About this task - Exactly the lines from the first line of the listing through the line containing "United States, site maine-difw-moose-vol2_COFFEELOSN, 2023-05-29" should appear in the output, unchanged.

Input records -
----------

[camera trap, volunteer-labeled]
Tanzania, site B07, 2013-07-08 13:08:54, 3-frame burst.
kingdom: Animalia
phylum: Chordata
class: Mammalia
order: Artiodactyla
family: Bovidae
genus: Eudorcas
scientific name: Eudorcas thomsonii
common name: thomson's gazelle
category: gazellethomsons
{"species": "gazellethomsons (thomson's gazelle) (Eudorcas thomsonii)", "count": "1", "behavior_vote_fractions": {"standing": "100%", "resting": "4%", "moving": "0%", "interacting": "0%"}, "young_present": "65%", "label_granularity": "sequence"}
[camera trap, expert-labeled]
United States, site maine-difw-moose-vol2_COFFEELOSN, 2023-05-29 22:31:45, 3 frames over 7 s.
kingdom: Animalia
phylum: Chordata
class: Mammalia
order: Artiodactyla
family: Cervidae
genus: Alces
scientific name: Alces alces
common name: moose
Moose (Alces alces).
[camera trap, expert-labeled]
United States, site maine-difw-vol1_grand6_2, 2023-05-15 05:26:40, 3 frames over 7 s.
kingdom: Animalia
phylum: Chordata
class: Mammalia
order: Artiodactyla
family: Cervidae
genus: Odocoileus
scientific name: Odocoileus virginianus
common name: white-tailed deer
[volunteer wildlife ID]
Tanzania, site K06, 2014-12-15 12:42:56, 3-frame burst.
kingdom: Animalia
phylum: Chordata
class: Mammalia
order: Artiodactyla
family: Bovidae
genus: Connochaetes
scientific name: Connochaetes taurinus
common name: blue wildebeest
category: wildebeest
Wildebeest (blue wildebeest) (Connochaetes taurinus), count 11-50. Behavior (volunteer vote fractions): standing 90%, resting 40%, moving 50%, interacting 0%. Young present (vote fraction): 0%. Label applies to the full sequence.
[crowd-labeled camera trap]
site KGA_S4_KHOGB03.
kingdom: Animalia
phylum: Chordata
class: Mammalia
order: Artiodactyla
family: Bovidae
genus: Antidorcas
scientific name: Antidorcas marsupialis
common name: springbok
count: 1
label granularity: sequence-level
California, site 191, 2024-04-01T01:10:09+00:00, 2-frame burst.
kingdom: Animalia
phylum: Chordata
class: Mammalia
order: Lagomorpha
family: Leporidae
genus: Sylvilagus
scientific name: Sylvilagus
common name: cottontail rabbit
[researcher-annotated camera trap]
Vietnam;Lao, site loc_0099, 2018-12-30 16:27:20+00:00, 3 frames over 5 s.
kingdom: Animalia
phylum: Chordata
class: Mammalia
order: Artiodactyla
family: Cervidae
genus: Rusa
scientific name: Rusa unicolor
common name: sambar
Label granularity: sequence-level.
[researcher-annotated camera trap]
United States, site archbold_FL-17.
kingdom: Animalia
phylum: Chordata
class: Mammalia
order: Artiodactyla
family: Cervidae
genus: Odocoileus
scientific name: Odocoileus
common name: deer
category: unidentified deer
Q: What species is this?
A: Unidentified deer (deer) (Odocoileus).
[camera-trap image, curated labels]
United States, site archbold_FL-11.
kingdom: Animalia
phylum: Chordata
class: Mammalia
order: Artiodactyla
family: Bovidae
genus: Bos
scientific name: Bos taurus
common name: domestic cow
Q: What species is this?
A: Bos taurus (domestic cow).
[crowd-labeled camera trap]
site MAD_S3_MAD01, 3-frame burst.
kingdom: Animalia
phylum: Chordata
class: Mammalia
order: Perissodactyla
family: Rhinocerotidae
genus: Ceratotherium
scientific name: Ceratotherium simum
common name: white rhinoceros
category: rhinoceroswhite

----------

Solution for this task -
[camera trap, volunteer-labeled]
Tanzania, site B07, 2013-07-08 13:08:54, 3-frame burst.
kingdom: Animalia
phylum: Chordata
class: Mammalia
order: Artiodactyla
family: Bovidae
genus: Eudorcas
scientific name: Eudorcas thomsonii
common name: thomson's gazelle
category: gazellethomsons
{"species": "gazellethomsons (thomson's gazelle) (Eudorcas thomsonii)", "count": "1", "behavior_vote_fractions": {"standing": "100%", "resting": "4%", "moving": "0%", "interacting": "0%"}, "young_present": "65%", "label_granularity": "sequence"}
[camera trap, expert-labeled]
United States, site maine-difw-moose-vol2_COFFEELOSN, 2023-05-29 22:31:45, 3 frames over 7 s.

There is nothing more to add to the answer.